La redenzione di Flavia Perina
03 Aprile 2011
di redazione
Siamo sempre stati contrari alle epurazioni, all’olio di ricino, alle punizioni corporali. Al più abbiamo pensato che qualche schiaffo ben assestato potesse essere il massimo della azione punitiva e dimostrativa. Anche gli schiaffi sonori ma tardivi, non ci sono mai piaciuti. Per questo non abbiamo condiviso il modo in cui Flavia Perina ha dovuto lasciare la direzione del Secolo d’Italia.
Avremmo preferito che la resa dei conti nell’ex An per definire a chi spettasse dettare la linea editoriale dello storico giornale della destra italiana non avvenisse solo sulla base di un rapporto di forza, o meglio sarebbe dire, di debolezza dei dissidenti di Futuro e Libertà ma fosse stata fatta ex ante, quando cioè il problema si è posto, ritenendo – forse sbagliando – che il Secolo, un po’ come la Casa di Montecarlo, non fosse certo proprietà privata del Presidente della Camera (anche se lui sembrava pensare di no) ma patrimonio di una comunità politica.

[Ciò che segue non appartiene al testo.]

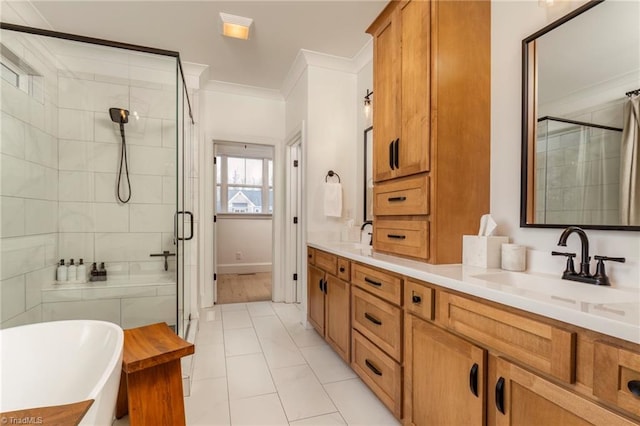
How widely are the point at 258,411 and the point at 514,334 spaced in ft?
4.66

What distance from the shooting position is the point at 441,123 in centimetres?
162

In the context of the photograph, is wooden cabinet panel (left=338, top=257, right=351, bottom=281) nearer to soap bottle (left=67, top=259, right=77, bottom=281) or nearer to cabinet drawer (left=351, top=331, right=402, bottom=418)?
cabinet drawer (left=351, top=331, right=402, bottom=418)

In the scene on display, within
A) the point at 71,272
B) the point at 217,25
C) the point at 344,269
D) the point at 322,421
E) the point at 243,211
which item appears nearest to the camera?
the point at 322,421

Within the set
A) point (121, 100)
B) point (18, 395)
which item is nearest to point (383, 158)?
→ point (18, 395)

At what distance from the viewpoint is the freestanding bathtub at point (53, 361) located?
3.33 feet

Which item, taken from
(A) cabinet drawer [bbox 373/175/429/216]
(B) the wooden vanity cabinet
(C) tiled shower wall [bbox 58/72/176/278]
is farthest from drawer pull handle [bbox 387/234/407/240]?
(C) tiled shower wall [bbox 58/72/176/278]

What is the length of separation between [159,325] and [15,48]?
2.15 metres

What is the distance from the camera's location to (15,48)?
6.89ft

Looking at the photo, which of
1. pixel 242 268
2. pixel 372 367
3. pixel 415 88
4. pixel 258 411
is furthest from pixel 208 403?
pixel 242 268

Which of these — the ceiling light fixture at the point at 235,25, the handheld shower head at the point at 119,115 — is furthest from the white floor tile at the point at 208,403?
the ceiling light fixture at the point at 235,25

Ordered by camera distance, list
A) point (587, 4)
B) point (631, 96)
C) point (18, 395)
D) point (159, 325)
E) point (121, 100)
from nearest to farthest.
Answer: point (18, 395) < point (631, 96) < point (587, 4) < point (159, 325) < point (121, 100)

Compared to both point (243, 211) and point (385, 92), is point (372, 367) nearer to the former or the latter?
point (385, 92)

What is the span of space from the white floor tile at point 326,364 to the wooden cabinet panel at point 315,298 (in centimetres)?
15

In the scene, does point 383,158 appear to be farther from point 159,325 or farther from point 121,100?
point 121,100
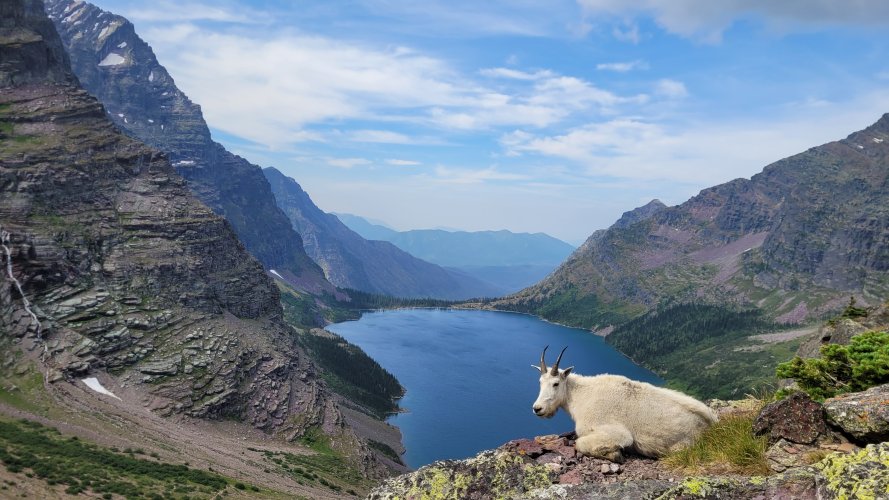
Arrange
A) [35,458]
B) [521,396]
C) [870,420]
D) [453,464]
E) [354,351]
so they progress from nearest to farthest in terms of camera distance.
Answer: [870,420] < [453,464] < [35,458] < [521,396] < [354,351]

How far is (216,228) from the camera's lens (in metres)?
110

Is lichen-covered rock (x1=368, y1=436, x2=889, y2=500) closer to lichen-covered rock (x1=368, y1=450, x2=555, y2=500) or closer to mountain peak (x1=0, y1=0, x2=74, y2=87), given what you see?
lichen-covered rock (x1=368, y1=450, x2=555, y2=500)

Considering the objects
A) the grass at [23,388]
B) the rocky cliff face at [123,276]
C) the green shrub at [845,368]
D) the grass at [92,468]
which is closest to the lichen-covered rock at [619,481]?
the green shrub at [845,368]

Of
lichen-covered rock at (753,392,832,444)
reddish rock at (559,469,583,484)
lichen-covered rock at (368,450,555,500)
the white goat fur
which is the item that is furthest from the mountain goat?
lichen-covered rock at (753,392,832,444)

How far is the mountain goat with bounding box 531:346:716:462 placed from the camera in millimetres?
10664

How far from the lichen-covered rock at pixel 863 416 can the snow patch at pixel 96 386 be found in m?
88.4

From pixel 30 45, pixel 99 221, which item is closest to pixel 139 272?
pixel 99 221

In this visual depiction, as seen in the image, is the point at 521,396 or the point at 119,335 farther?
the point at 521,396

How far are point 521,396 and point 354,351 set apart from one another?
70.1 meters

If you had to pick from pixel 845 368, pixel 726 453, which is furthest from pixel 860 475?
pixel 845 368

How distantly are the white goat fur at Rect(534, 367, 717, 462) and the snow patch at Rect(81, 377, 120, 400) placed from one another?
271 feet

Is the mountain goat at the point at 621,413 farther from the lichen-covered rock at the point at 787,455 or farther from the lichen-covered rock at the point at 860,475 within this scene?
the lichen-covered rock at the point at 860,475

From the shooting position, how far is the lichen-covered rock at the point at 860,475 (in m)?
5.95

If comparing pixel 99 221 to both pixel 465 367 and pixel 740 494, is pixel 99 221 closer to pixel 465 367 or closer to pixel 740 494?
pixel 740 494
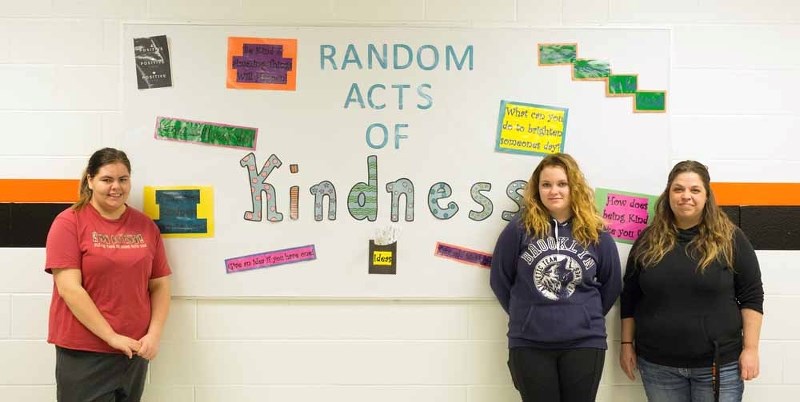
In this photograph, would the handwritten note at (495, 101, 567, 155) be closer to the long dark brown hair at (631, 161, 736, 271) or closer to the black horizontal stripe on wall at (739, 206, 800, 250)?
the long dark brown hair at (631, 161, 736, 271)

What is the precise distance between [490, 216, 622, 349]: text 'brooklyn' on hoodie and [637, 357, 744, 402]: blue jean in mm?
246

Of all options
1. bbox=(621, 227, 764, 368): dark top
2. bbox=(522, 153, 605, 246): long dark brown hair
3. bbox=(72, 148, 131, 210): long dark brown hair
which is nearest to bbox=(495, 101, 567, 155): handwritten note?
bbox=(522, 153, 605, 246): long dark brown hair

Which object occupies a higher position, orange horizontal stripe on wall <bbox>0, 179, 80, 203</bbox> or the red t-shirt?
orange horizontal stripe on wall <bbox>0, 179, 80, 203</bbox>

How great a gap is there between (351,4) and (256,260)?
1129mm

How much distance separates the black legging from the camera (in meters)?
2.11

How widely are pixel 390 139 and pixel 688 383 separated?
1483 millimetres

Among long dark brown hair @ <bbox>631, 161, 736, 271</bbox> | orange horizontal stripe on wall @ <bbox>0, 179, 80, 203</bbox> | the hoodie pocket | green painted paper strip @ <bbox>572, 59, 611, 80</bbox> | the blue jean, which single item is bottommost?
the blue jean

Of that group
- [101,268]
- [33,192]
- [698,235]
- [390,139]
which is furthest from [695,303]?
[33,192]

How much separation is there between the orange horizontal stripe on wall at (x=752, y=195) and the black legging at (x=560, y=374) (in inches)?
34.4

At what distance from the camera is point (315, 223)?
2.34 meters

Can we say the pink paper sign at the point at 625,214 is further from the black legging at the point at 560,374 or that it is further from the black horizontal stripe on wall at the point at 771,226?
the black legging at the point at 560,374

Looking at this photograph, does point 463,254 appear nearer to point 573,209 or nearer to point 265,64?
point 573,209

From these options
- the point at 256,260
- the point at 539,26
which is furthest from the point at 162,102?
the point at 539,26

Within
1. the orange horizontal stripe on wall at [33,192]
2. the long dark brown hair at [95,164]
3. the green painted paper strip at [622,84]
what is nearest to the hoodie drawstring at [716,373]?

Per questo, abbiamo provato un certo senso di sollievo ieri, leggendo l’intervista che Flavia Perina ha rilasciato un po’ in sordina al Corriere della Sera, nella quale l’ex direttrice afferma che tra le sue massime aspirazioni di questa ora ci sarebbe quella di scrivere nientemeno che per il Fatto quotidiano. Che le posizioni di una parte degli ex aennini fossero molto simili a quelle della sinistra più reazionaria lo avevamo sempre saputo. Bastava vedere come la pensano sulla giustizia, la politica estera, la laicità dello stato, la bioetica, i lavoratori e le imprese e su molto altro per capire subito che i finiani della prima ora hanno molto più da spartire con Travaglio che con gli eredi di Einaudi.
Quello della Perina, dunque, è un po’ un ritorno alle origini, nella casa del padre, il ritorno del figliol prodigo. Non ci resta che ammazzare il vitello grasso e festeggiare.